╭─ Records for processing

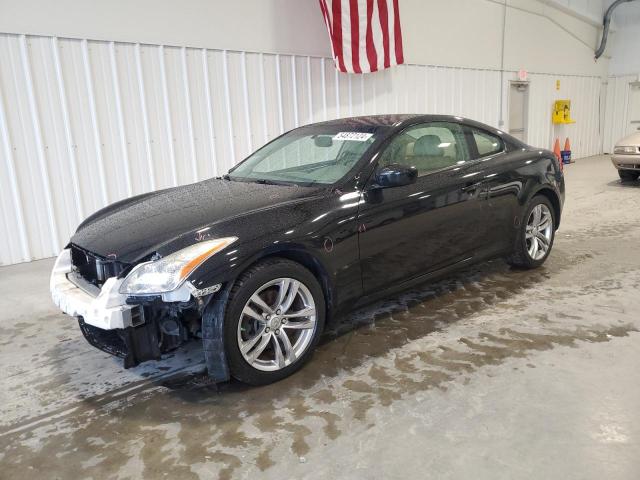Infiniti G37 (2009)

╰─
╭─ Records for processing

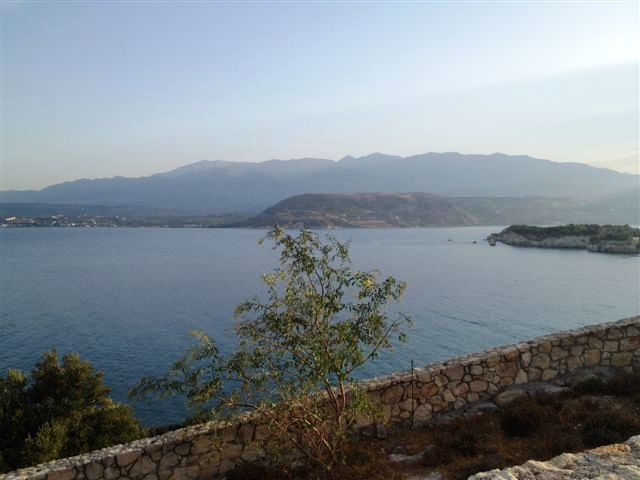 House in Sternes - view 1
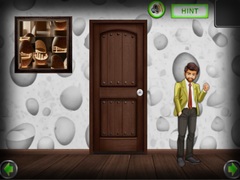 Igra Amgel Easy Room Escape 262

╰─

▶ [Your objective]
Take the entries above and copy exactly the lines starting at the one with "House in Sternes - view 1" and ending at the one with "Igra Amgel Easy Room Escape 262"; nothing outside that span, and no pictures.

▶ [Exercise solution]
 House in Sternes - view 1
 Igra Amgel Easy Room Escape 262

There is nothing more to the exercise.